The filibuster rule is the least of Democrats’ problems
As of this writing, Bay State voters appear poised to do the unthinkable: elect a Republican to fill the Senate seat held by Ted Kennedy for nearly half a century. Even more amazing is that the Republican in question, Scott Brown, turned his campaign into a referendum on healthcare reform, the keystone of the Obama agenda and the North Star of Kennedy’s career.
Even if Brown loses today, that it was even close should shake Democrats to their core. They outnumber Republicans 3 to 1 in a state Barack Obama won by 26 points. Massachusetts hasn’t sent a Republican to the Senate since 1972, when Edward Brooke (the first popularly elected black senator) was reelected, and haven’t sent even a nominal conservative since velociraptors roamed Beacon Hill. All this on the heels of stunning GOP gubernatorial wins in New Jersey and Virginia last fall.
It’s impossible to imagine a more direct, and democratic, repudiation of Democratic governance.
Will Democrats get the message? Doubtful. It seems the only way the Democratic leadership can catch a clue is if it is hammered into their pates with a ball-peen hammer.
Over the weekend, Democratic Rep. Anthony Weiner of New York told the Wall Street Journal that if Brown wins, Democrats will race to cram the healthcare bill through while fending off Brown. “We’re going to have to finish this bill and then stall the swearing-in as long as possible,” Weiner said. “That’s our strategy, a hurry-up-and-stall strategy.”
Perhaps even more telling, Democrats are obsessively blaming their problems on the Senate’s filibuster rule. Under the filibuster, it takes 60 senators to get controversial things done. As a result, many of the preferred policies of the left -- the “public option,” soak-the-rich taxes, etc. -- had to be pulled out of the bill in order to win support from moderates like Joe Lieberman (I-Conn.). That’s how the Senate is supposed to work. It was designed to cool the passions of the more democratic House.
Nonetheless, it seems every prominent liberal pundit has come out in favor of interring this “undemocratic” impediment to unobstructed Democratic rule. They hated the filibuster before many of them even knew who Scott Brown was, but now that this alleged bumpkin from the sticks looks like he will crash his truck into healthcare reform as the “41st senator,” they are becoming positively unglued.
New York Times columnist Gail Collins offered her own, aptly titled, “special rant” against the filibuster last week, bemoaning how a handful of red states can hold up the Democrats’ entitlement to enact their agenda unimpeded. She points out that it would only take the senators from the 20 least populated states, representing “10.2% of the country,” plus one to hold up legislation. But so what?
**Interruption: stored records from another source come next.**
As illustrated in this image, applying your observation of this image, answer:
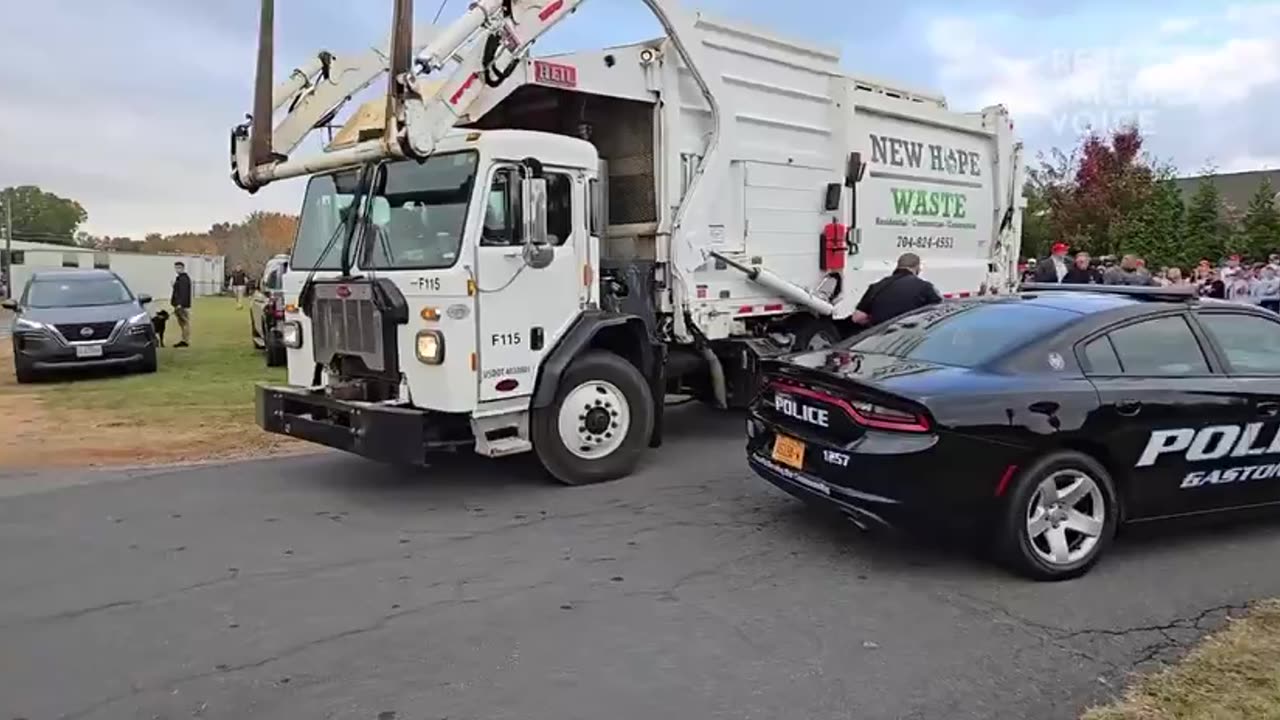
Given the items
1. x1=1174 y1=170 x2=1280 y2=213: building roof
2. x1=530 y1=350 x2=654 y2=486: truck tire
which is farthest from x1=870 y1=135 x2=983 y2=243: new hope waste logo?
x1=1174 y1=170 x2=1280 y2=213: building roof

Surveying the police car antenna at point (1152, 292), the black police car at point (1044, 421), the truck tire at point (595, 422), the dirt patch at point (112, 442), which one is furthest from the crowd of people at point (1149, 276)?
the dirt patch at point (112, 442)

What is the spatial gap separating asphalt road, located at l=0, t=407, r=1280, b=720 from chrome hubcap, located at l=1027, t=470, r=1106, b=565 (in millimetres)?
181

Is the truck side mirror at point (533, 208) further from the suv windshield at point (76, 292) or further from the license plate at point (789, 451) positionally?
the suv windshield at point (76, 292)

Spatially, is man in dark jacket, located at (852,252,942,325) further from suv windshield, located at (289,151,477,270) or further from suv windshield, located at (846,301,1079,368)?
suv windshield, located at (289,151,477,270)

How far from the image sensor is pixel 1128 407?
5363 mm

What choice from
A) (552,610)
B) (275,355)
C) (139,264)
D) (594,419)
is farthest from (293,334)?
(139,264)

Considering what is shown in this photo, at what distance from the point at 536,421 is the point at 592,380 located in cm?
53

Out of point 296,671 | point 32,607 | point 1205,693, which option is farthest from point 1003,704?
point 32,607

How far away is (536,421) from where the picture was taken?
717cm

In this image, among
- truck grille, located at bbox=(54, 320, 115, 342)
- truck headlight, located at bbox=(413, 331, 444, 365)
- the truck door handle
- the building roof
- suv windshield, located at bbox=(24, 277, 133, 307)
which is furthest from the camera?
the building roof

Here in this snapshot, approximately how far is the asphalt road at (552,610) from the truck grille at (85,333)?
26.0 feet

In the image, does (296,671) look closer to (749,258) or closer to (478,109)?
(478,109)

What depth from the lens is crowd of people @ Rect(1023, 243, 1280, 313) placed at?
1484cm

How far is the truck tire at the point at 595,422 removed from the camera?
7.23 meters
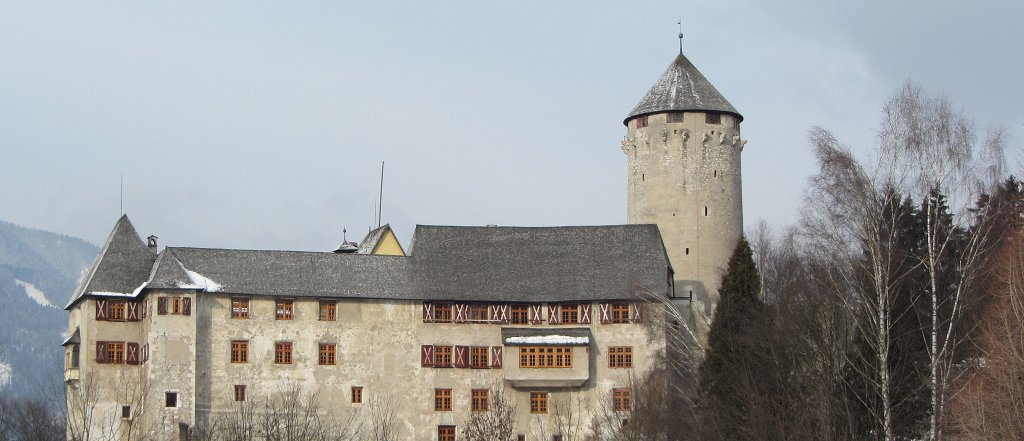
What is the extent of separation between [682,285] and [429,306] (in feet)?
45.8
The GOP doesn’t solely represent the smallest states -- hello, Texas? -- or represent a mere 10.2% of the nation.
Regardless, the real problem with Collins’ argument, and others like it, is a deep contempt for America’s political system joined with an abiding sense of entitlement. “People, think about what we went through to elect a new president -- a year and a half of campaigning, three dozen debates, $1.6 billion in donations. Then the voters sent a clear, unmistakable message. Which can be totally ignored because of a parliamentary rule that allows the representatives of slightly more than 10% of the population to call the shots.
“Why isn’t 90% of the country marching on the Capitol with teapots and funny hats, waving signs about the filibuster?”
What an odd way to bemoan the lack of majority rule: mocking the majority of Americans for not agreeing with you! Indeed, it seems lost on the anti-filibuster chorus that it wouldn’t be so hard to have their way if what they wanted to do was actually popular (a new Democracy Corps poll finds that only one-third of respondents support Obamacare).
Now, I don’t support raw majority rule or government by polling. We all agree that unelected judges should be able to buck popular sentiment when the law or the Constitution requires it. Likewise, both the House and Senate have some anti-majoritarian rules precisely because our system was designed to defend against the tyranny of majorities just as much as the tyranny of minorities. The Senate was designed so it could dilute popular passions, a point Harry Reid, Chuck Schumer and other Democrats made ad nauseam just a few years ago when the GOP ran things.
As Massachusetts Senate candidate Martha Coakley is learning, the Democrats are unpopular now because they’re rightly perceived as arrogant, ideological and fixated on an agenda not supported by the people. Blaming their problems on the filibuster will make them worse.